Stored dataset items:
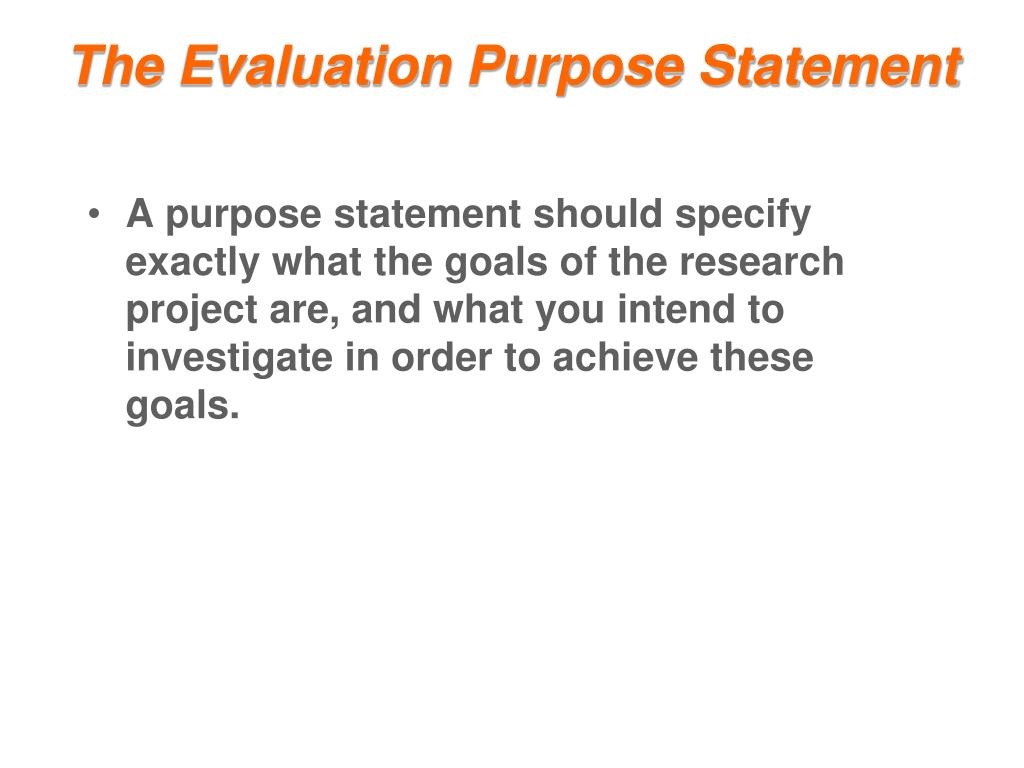 The Evaluation Purpose Statement

• A purpose statement should specify exactly what the goals of the research project are, and what you intend to investigate in order to achieve these goals.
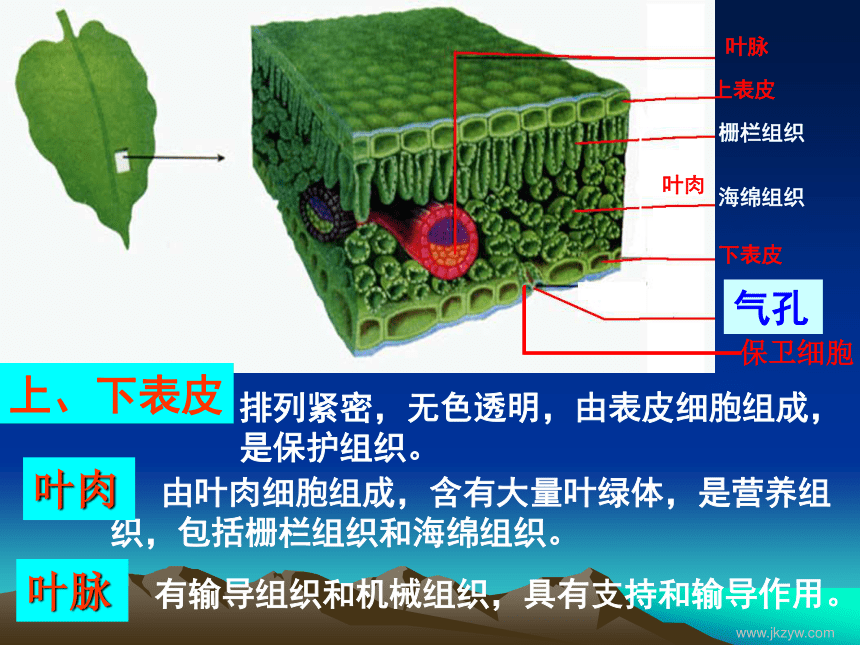 叶脉

上表皮

栅栏组织

叶肉

海绵组织

下表皮

气孔

保卫细胞

上、下表皮 排列紧密，无色透明，由表皮细胞组成，是保护组织。

叶肉 由叶肉细胞组成，含有大量叶绿体，是营养组织，包括栅栏组织和海绵组织。

叶脉 有输导组织和机械组织，具有支持和输导作用。

www.jkzyw.com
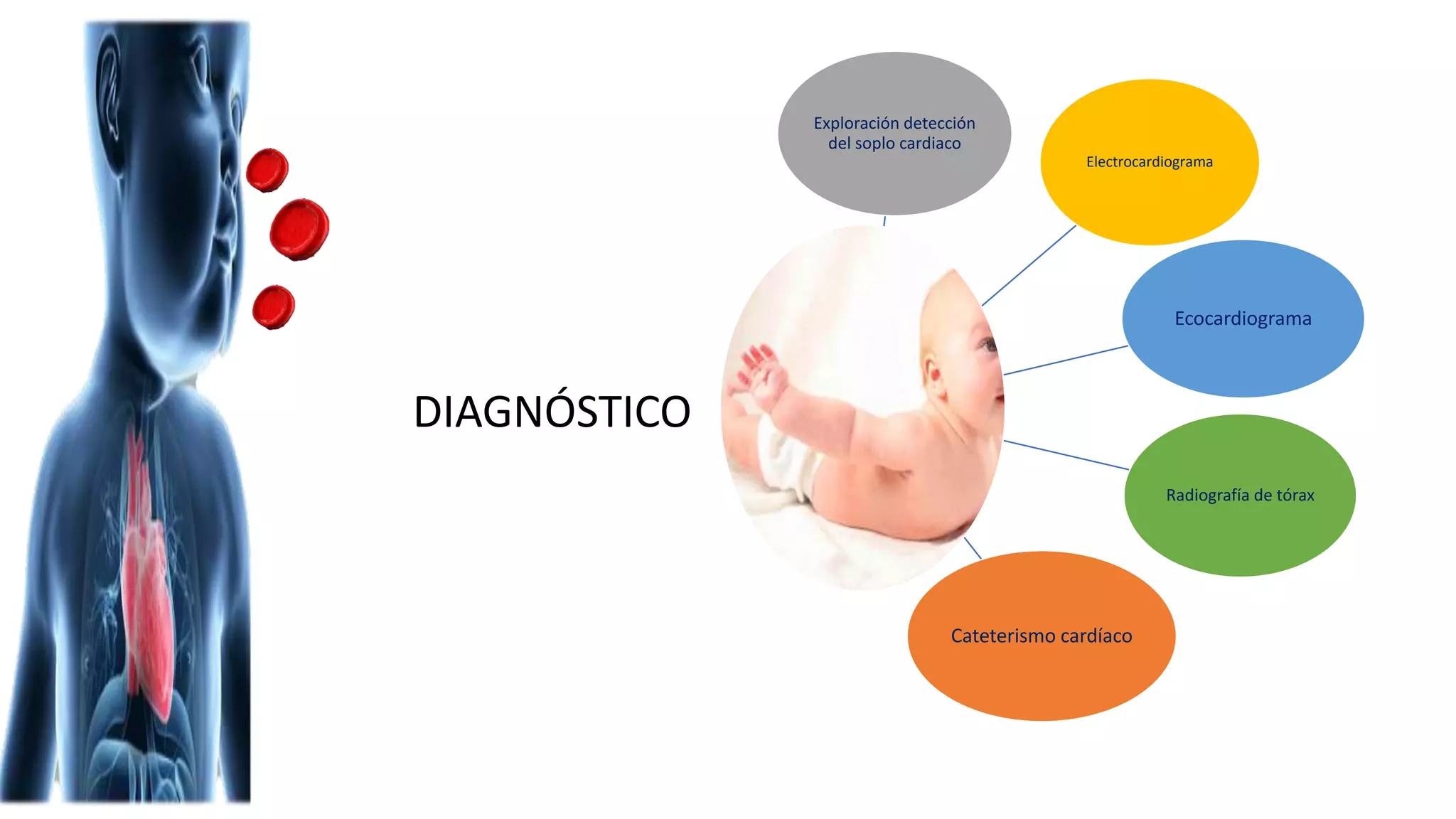 DIAGNÓSTICO

Exploración detección del soplo cardiaco

Electrocardiograma

Ecocardiograma

Radiografía de tórax

Cateterismo cardíaco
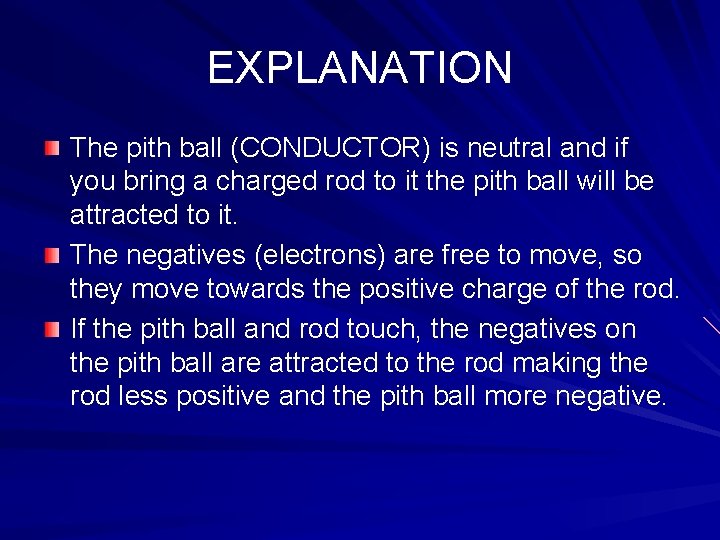 EXPLANATION

The pith ball (CONDUCTOR) is neutral and if you bring a charged rod to it the pith ball will be attracted to it.

The negatives (electrons) are free to move, so they move towards the positive charge of the rod.

If the pith ball and rod touch, the negatives on the pith ball are attracted to the rod making the rod less positive and the pith ball more negative.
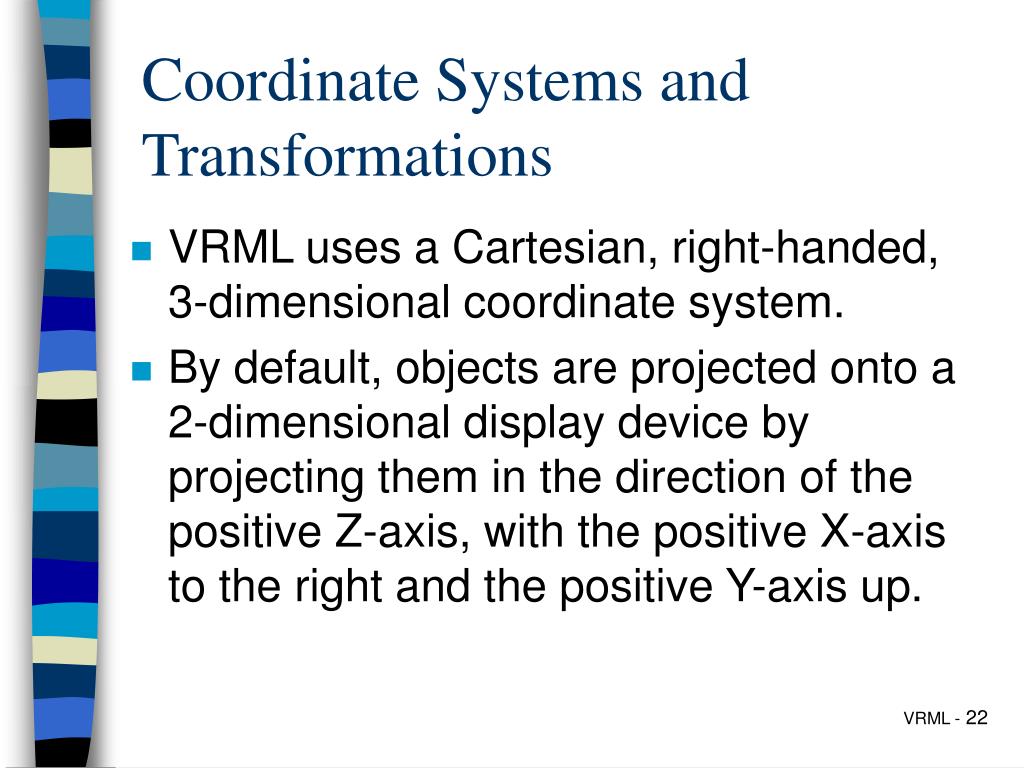 Coordinate Systems and Transformations

VRML uses a Cartesian, right-handed, 3-dimensional coordinate system.

By default, objects are projected onto a 2-dimensional display device by projecting them in the direction of the positive Z-axis, with the positive X-axis to the right and the positive Y-axis up.

VRML - 22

_Your assignment:_
Retype the records above exactly. Leave the pictures out.

_Output for this task:_
 The Evaluation Purpose Statement

• A purpose statement should specify exactly what the goals of the research project are, and what you intend to investigate in order to achieve these goals.
 叶脉

上表皮

栅栏组织

叶肉

海绵组织

下表皮

气孔

保卫细胞

上、下表皮 排列紧密，无色透明，由表皮细胞组成，是保护组织。

叶肉 由叶肉细胞组成，含有大量叶绿体，是营养组织，包括栅栏组织和海绵组织。

叶脉 有输导组织和机械组织，具有支持和输导作用。

www.jkzyw.com
 DIAGNÓSTICO

Exploración detección del soplo cardiaco

Electrocardiograma

Ecocardiograma

Radiografía de tórax

Cateterismo cardíaco
 EXPLANATION

The pith ball (CONDUCTOR) is neutral and if you bring a charged rod to it the pith ball will be attracted to it.

The negatives (electrons) are free to move, so they move towards the positive charge of the rod.

If the pith ball and rod touch, the negatives on the pith ball are attracted to the rod making the rod less positive and the pith ball more negative.
 Coordinate Systems and Transformations

VRML uses a Cartesian, right-handed, 3-dimensional coordinate system.

By default, objects are projected onto a 2-dimensional display device by projecting them in the direction of the positive Z-axis, with the positive X-axis to the right and the positive Y-axis up.

VRML - 22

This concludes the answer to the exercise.